Abstract:
In Sri Lanka, Sri Lankan Sign Language (SLSL) is the main way of communicating among the
deaf community; however, the present recognition systems do not have the culturally adaptive
methods that come with high accuracy. This study is going to fill this gap through a comparison
of the different deep learning approaches for SLSL recognition based on hand landmark sequences.

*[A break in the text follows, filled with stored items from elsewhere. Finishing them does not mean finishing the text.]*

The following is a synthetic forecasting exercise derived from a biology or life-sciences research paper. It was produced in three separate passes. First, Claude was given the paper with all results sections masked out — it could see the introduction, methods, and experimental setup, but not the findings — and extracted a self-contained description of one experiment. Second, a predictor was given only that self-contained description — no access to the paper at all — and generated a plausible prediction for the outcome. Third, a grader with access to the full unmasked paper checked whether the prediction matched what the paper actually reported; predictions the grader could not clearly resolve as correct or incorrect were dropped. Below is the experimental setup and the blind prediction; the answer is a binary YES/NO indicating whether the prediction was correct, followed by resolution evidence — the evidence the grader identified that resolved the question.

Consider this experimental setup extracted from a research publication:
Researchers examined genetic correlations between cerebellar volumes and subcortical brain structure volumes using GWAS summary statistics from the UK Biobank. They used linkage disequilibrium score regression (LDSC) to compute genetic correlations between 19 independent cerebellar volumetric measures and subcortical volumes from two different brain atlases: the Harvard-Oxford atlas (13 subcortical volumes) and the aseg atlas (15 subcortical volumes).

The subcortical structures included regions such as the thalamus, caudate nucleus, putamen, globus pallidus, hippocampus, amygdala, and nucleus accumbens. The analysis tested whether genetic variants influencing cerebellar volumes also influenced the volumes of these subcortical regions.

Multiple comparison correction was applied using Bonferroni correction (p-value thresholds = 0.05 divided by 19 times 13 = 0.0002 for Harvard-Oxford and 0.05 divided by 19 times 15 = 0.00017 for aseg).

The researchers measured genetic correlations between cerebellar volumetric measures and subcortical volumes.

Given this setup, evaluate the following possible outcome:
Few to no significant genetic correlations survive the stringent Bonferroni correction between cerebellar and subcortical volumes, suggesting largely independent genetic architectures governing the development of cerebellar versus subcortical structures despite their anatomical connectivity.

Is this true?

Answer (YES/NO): NO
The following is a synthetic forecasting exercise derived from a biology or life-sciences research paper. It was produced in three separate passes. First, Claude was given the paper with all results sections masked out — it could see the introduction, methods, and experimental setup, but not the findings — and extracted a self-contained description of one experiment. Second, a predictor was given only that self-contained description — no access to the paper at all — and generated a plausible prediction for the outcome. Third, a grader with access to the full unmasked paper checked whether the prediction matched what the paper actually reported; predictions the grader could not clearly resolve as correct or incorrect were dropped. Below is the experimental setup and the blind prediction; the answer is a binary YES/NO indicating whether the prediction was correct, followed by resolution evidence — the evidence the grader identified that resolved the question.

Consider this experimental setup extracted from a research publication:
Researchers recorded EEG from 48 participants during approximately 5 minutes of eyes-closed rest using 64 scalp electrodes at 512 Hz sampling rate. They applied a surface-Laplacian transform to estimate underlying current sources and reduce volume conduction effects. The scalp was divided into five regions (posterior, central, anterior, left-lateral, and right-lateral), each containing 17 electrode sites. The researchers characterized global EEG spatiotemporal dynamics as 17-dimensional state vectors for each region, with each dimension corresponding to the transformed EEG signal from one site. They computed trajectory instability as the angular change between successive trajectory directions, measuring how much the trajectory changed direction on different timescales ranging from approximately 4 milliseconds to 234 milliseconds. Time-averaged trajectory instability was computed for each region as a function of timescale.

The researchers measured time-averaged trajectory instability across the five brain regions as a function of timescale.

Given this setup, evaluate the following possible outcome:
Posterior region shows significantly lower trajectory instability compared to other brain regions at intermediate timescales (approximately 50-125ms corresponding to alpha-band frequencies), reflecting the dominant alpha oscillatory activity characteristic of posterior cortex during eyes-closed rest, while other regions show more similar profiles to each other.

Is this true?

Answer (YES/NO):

The dataset used is the SSL400 from Kaggle (50 SLSL signs, 3,092 training samples,
546 test samples), where MediaPipe has tracked 132-dimensional hand landmarks per frame
to cover 50-frame sequences. There were four architectures created and examined: TCN-SE,
BiLSTM-Attention, 1D CNN-GRU Hybrid, and Lightweight Transformer. Out of the four,
TCN-SE was the one that got the highest accuracy of 90.48%, which was way above the accuracy
of BiLSTM-Attention (52.20%), CNN-GRU (49.45%), and Lightweight Transformer
(50.37%). The analysis of feature importance showed that the combination of multiscale dilated
convolutions and adaptive attention mechanisms truly capture both the short-term and
long-term temporal patterns in sign language movements. TCN-SE with a training time of just
30 minutes can be called a suitable candidate for practical real-time SLSL recognition systems.
The current study provides the first thorough comparative analysis of the cuttingedge architectures
solely for SLSL recognition, thus giving the researchers the practical guidance to design
the sign language recognition technologies for the hearing-impaired community that are not
only efficient but also lowcost.